Integrated with genome editing technology and standardized current good manufacturing practice (cGMP) compliant conditions (including tissue sourcing, manufacturing, testing, and storage) for optimization of cell property maintenance during ex vivo cell enrichment and cell delivery following transplantation, circulating MSCs-based therapy may serve as a promising personalized strategy for curing a broad spectrum of diseases [68, 69]. Future studies on cytoskeleton architecture, mitochondrial activity and function (oxygen consumption rate, ATP production levels, and mitochondrial membrane potential) of freshly isolated MSCs from different sources deserve further exploitation.

Methods

Cell culture

Peripheral blood and bone marrow-derived mesenchymal stem cells were isolated and cultured following previously established protocols [14]. The collection process of peripheral blood and marrow liquid (from 9-year-old female fracture donor, 11-year-old male fracture donor, and 80-year-old female fracture donor experiencing micro-fracture surgery) was approved by the Clinical Research and Ethics Committee of the Chinese University of Hong Kong or Guangzhou University of Chinese Medicine. Passage 0 cells (one week after cell seeding) were studied in this current research.

Whole genome-wide RNA sequencing (RNAseq) analysis

Freshly enriched cells (Passage 0) were subjected to RNAseq analysis. TRIzol (Life Technologies, USA) was used for extraction of total RNA from the caput, cauda and corpus of the epididymis.

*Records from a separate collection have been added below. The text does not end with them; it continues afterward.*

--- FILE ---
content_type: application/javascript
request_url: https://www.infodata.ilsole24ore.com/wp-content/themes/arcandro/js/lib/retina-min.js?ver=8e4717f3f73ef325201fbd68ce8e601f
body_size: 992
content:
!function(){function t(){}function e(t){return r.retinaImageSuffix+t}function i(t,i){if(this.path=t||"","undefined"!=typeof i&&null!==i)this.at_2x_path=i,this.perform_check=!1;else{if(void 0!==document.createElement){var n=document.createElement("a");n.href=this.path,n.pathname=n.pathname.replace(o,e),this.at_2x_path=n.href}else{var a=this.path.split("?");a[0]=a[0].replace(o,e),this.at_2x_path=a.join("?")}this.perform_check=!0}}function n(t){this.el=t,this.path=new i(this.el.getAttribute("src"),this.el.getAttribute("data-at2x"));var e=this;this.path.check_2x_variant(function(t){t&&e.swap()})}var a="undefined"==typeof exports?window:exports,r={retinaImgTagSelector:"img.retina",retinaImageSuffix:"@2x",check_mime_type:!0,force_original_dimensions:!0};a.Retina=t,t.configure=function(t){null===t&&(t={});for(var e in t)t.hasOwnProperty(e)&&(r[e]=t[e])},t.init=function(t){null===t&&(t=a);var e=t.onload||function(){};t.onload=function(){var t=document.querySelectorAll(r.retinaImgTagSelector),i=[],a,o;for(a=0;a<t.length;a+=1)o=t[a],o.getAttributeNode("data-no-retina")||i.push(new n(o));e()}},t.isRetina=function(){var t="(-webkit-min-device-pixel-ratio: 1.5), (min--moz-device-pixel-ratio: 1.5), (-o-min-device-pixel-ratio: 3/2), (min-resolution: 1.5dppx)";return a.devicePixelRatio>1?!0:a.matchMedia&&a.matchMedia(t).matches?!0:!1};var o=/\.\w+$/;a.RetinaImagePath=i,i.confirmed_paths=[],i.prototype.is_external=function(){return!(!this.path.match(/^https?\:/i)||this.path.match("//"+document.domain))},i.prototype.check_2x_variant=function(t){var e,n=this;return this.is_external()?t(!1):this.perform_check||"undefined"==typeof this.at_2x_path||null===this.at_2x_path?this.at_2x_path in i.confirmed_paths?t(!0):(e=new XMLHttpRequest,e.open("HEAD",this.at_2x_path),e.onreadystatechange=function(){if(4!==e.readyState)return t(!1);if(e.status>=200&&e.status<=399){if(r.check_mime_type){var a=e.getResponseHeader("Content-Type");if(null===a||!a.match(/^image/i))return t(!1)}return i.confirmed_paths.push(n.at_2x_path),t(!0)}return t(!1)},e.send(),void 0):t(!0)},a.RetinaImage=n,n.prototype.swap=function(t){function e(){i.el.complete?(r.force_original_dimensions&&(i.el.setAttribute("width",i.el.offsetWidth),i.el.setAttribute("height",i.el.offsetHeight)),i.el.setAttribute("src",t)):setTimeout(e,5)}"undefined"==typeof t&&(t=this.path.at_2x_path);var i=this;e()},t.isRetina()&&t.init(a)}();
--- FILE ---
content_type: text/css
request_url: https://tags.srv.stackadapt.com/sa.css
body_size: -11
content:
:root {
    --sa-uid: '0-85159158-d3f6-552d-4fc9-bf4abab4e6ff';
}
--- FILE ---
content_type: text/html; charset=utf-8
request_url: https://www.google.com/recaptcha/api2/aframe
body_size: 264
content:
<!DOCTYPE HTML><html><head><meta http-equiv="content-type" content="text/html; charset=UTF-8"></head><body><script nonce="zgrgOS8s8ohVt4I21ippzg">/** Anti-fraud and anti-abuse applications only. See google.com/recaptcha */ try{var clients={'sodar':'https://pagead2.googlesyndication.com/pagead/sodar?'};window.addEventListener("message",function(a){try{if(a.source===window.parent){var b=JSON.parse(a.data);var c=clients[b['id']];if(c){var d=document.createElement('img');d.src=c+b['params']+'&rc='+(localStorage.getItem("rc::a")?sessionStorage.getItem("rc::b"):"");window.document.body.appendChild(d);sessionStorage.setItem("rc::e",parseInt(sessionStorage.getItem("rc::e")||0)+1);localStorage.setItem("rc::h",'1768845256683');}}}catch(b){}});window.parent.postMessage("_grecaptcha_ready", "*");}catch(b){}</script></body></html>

RNA sample quality and quantity were assessed using Nanodrop, agarose gel electrophoresis, and Agilent 2100 bioanalyzer (Agilent, USA). DNA library preparation was performed using NEBNext Ultra DNA Library Prep Kit for Illumina (New England Biolabs, Ipswich, MA, USA). Sequencing was performed on the Illumina Hiseq X Ten at 150 bp paired end reads with 20 M read depth. All samples had Q30 >90%. Both library preparation and sequencing were performed by

BGISEQ-500 platform (Shenzhen Huada Gene Technology Co., Ltd., China). Differential gene analysis was applied via the HISAT2-Cufflinks workflow. Gene ontology enrichment analysis and visualization were performed in http://cbl-gorilla.cs.technion.ac.il/. The online data analysis tool Ingenuity pathway analysis (IPA) (Qiagen) was used for genes that had a P value of <0.05 and a ≥twofold change (FC) difference between BM-MSCs and PB-MSCs. Core analysis was run on dataset to screen differential expressed genes and signaling pathways between different source-derived cells.